**PASSAGE:**
Liverpool’s Electronic Music Event Returns…

The Silicon Dreams festival has been a semi-regular event on the synth-pop-lovers calendar for almost two decades now. Originally a small retro-computing/synth-pop crossover celebration, it’s grown over the years, shedding the 8-bit to concentrate on the music and expanding in size, ambition, and scope.

This year saw the festival become an all-day affair with no less that NINE contemporary electropop artists from across the UK to enjoy. The synth-focused but still diverse lineup included a mix of festival returnees, fledgling bands, and seasoned veterans making their first appearance at Silicon Dreams.

The event was held in the Music Room of the Liverpool Philharmonic: a perfectly sized, perfectly shaped venue with the best acoustics we’ve heard in a long time (props must go to the guys on the mixing desk for the day too).

Opening the festival were Berlyn Trilogy, returning to Silicon Dreams after their inspired performance here in 2017. The trio’s take on gothic synth-pop has made them a popular live act across a variety of events both small and large. But the the excellent acoustics of the current venue give their songs a more stylish presentation.

Simon Rowe’s sonorous voice delivers a weighty impact on the likes of ‘Domus Aurea’, with some sterling work from James Beswick on synths and Faye Williams demonstrating a natural talent on the bass.

Meanwhile, old favourites such as the strident ‘Departed’ and brooding ‘The Drone’ still retain their percussive power.

Local band OVVLS (yes it’s pronounced “owls”) were up next, the duo treating the audience to their special blend of broody alternative pop with a hauntronic vibe. We hadn’t been expecting much from a band this early in the running order, but OVVLS combination of expertly crafted and authoritatively delivered songs quickly won us over. ‘The Apple Tree’ went down especially well; in a parallel universe we were waving our lighters along to it. Afterwards we bought a bottle of OVVLS craft beer from the merch stand (with its download code on the label and a befitting ABV of 6.66%) and we soon learned that despite their goth image, these OVVLS are two of the loveliest people you could meet.

The Rude Awakening (on stage as Johnny Normal and Bridget Grey) are a band we were particularly looking forward to hearing live, based on the brilliance of their latest album Kaleidoscope. Dressed in white and adapting their set to a before-the-watershed family-friendly version, the Rude Awakening lived up their growing reputation. Fab opener ‘Let Nothing Take Your Pride’ set the scene and the live rendition of ‘Another Song’ was a festival highlight. It was soon apparent that here were two people having fun; fully entertaining and only a tiny bit rude.

After a tea-time interval (and some great burritos down at Lucha Libre) we were back with Electronica, the second Liverpool group to hit the stage. We’re usually no big fan of covers bands, but these guys put on a lively performance with some fun banter and they soon won us (and the audience) over. Their version of ‘The Model’ was particularly well-krafted, and the inclusion of a rather good self-penned song (as featured on ABC’s Agents of S.H.I.E.L.D no less!) fully vindicated their appearance at an event like this.

Silicon Dreams favourite Caroline McLavy was the festival’s only solo artist, but that didn’t seem to phase her and Caroline’s admirers in the audience were many. Assuredly delivering a mixture of new songs and old, highlights included the LorD and Master mix of ‘Miss Perfect’ and the brand-new Ricardo Autobahn mix of ‘I Lied’.

**DATA EXTRACT:**

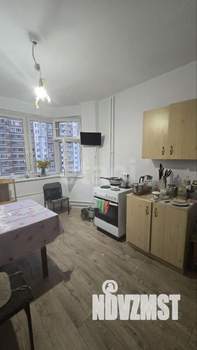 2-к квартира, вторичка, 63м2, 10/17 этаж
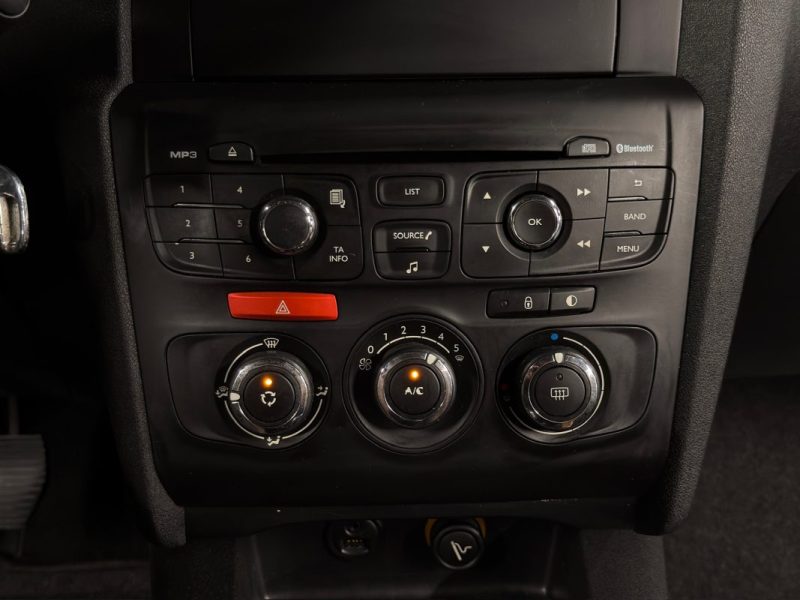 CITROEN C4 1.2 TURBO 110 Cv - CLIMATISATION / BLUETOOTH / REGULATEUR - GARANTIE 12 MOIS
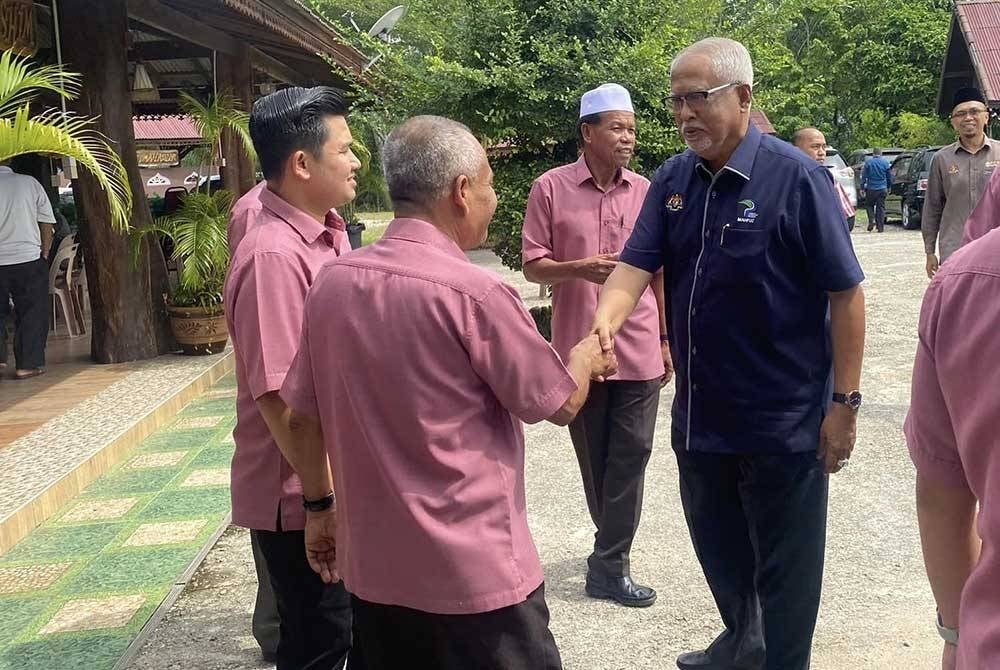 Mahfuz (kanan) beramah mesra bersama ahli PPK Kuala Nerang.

**ACTIONS TO TAKE:**
• a. According to the Silicon Dreams review, in what venue was this year's festival held?
• b. Summarize the Silicon Dreams review in two sentences.
• c. Carry the Silicon Dreams review forward from its final sentence.
The lines have nothing to do with what is asked here.

**ANSWERS FOR THE EXERCISE:**
• a. It was held in the Music Room of the Liverpool Philharmonic.

• b. The Silicon Dreams festival began almost two decades ago as a small retro-computing and synth-pop celebration, and this year it became an all-day event with nine electropop artists in the Music Room of the Liverpool Philharmonic. The review describes sets by Berlyn Trilogy, OVVLS, The Rude Awakening, Electronica, and solo artist Caroline McLavy, and it praises both the venue's acoustics and the performances.

• c.
Twist Helix took their places next, and within moments had the audience enraptured with their sheer energy and delightful charisma. Performing songs mostly from their recent album Ouseburn (see TEC review previously), this trio were perfectly in-sync; pitch-perfect with their punky alt-pop and sonically the best of the fest. Much of the chat later on was about how fabulous the Twist Helix set had been: these cats made a lot of new fans that night and we wouldn’t be surprised to see them supporting the likes of CHVRCHES in the future.

Spiros Maus’s Armada Named Sound brought some suave sophistication to the stage, with a rich blend of smooth synth-pop and beguiling songs. Vocalist Nicola Heathcote crooned and bewitched us throughout, with track ‘NY’ being particularly well performed and received. And new fans were acquired here too: TEC boy Paul H says “I’ve listened to Armada Named Sound the most after Silicon Dreams.”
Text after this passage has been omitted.